Anlässlich der heute veröffentlichten Empfehlungen der Kultusministerkonferenz (KMK) zur sonderpädagogischen Förderung „Inklusive Bildung von Kindern und Jugendlichen mit Behinderungen in Schulen“ kritisierte die Monitoring-Stelle zur UN-Behindertenrechtskonvention die Empfehlungen der Kultusministerkonferenz als völlig unzureichend.

Berlin (ots) – „Die Kultusministerkonferenz schafft es zweieinhalb Jahre nach Inkrafttreten der UN-Behindertenrechtskonvention nicht, konsequent für ein inklusives Bildungssystem einzutreten und das erforderliche Arbeitsprogramm daraus zu entwickeln“, zeigte sich Valentin Aichele, Leiter der Monitoring-Stelle zur UN-Behindertenrechtskonvention enttäuscht. Man habe gehofft, die Kultusministerkonferenz übernähme stärker die Führungsrolle bei der Anleitung der Bundesländer, die schulische Segregation behinderter und nichtbehinderter Kinder und Jugendlicher zu überwinden.

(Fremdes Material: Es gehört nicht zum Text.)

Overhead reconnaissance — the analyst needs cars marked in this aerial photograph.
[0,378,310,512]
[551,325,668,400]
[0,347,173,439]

„Das politische Versäumnis der Kultusministerkonferenz ändert jedoch nichts an der völkerrechtlichen Verpflichtung der einzelnen Bundesländer“, unterstrich Aichele. Maßstab für die Umsetzung des Rechts auf Bildung bleibe Artikel 24 der UN-Behindertenrechtskonvention. „Die Eckpunkte der Monitoring-Stelle zur UN-Behindertenrechtskonvention zur Verwirklichung eines inklusiven Bildungssystems vom März 2011 bieten den Bundesländern hierfür klare Orientierung“, so der Menschenrechtsexperte.

Die Monitoring-Stelle zur UN-Behindertenrechtskonvention, eingerichtet im unabhängigen Deutschen Institut für Menschenrechte in Berlin, hat gemäß der UN-Behindertenrechtskonvention (UN-BRK) den Auftrag, die Rechte von Menschen mit Behinderungen im Sinne der Konvention zu fördern und zu schützen sowie die Umsetzung der UN-BRK in Deutschland konstruktiv wie kritisch zu begleiten.